それでも、バレエシューズは「履きやすい」
軽くて、脱ぎ履きがしやすく、足元がきれいに見える。ヒールのような緊張感はないのに、スニーカーほどカジュアルに寄りすぎない。子どもとの外出にも、少しきれいめに見せたい日にも使いやすいところが、私にとっての履きやすさです。
同じ黒でも、素材で履き分ける
ここが、私が一番こだわっているところ。フラットシューズは黒一色になりがちですが、同じ黒でも、素材を変えると印象がまるで違います。

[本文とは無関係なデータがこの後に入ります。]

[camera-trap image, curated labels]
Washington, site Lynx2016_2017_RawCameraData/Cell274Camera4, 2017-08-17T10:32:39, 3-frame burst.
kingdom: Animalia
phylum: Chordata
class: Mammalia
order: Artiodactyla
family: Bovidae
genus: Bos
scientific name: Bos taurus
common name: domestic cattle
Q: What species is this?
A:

- スエード … 柔らかく、あたたかい印象 / 合わせる服:ニット、ウール、深いカーキやブラウン、秋冬の落ち着いた服に。
- ジュート … 軽やかでナチュラル、春夏向き / 合わせる服:リネンのワンピース、ロングスカート、白やベージュ系の軽い服に。
- エナメル … 光沢があり、きちんと感 / 合わせる服:黒のワンピース、きれいめのパンツ、少し改まった日に。
- スムース(レザー) … 定番できれいめ、万能 / 合わせる服:通勤服、きれいめカジュアル、ワンピース、ロングスカートまで幅広く。
同じ黒でも、素材が変わると足元の印象はまったく変わります。服がやわらかい日にはスエード、少しきちんと見せたい日にはエナメル、万能に使いたい日はスムースレザー。色を合わせるだけではなく、服の質感と靴の質感を合わせることで、全体に無理のないまとまりが生まれる気がします。
私が選んだ、3足
FABIO RUSCONI(ファビオルスコーニ)
黒のバレエシューズ。デザインに品があり、足元をさりげなく整えてくれる一足です。ワンピースやロングスカートの日、スニーカーでは少しカジュアルすぎるけれど、ヒールまでは履きたくない日に合わせています。足元にきちんと感を残しながら、無理なく動けるところが気に入っています。
COLE HAAN(コールハーン)
ヒールでは木型の狭さが気になりましたが、バレエシューズなら足への当たりがやわらかく、歩いた時の負担が少ないと感じたからです。デザインに惹かれた一足でしたが、見た目だけでなく、日常で履けるかどうかをかなり考えて選びました。
最初は少し革の固さを感じましたが、強い痛みというより「まだ足になじんでいない」という感覚でした。数回履くうちに少しずつ当たりがやわらぎ、足に沿うようになってきました。
artemis by DIANA(アルテミス バイ ダイアナ)
チュール素材の抜け感があり、黒でも重く見えないところが気に入っています。ワンピースやロングスカートに合わせると、足元に少し軽さが出ます。きれいめに見せたいけれど、かしこまりすぎたくない日に使いやすい一足です。
フラットシューズ選びで、大事にしていること
- サイズと幅:ブランドによって木型の幅がかなり違います。気になる靴は、できれば一度試着を。
- 最初の固さを覚悟する:革のものは、なじむまで少し時間がかかります。それも込みで選ぶと後悔が減ります。
- 素材で選ぶ:色だけでなく、手持ちの服の質感に合う素材かを考えると、出番がぐっと増えます。
まとめ:機能美で、足元を整える
動けて、品があって、自分の服になじむ。
そんな一足を選べた日は、不思議と気持ちまで少し整います。
高すぎず、安すぎず、品よく。フラットシューズは、私にとって機能美で毎日を整えるための、小さな相棒です。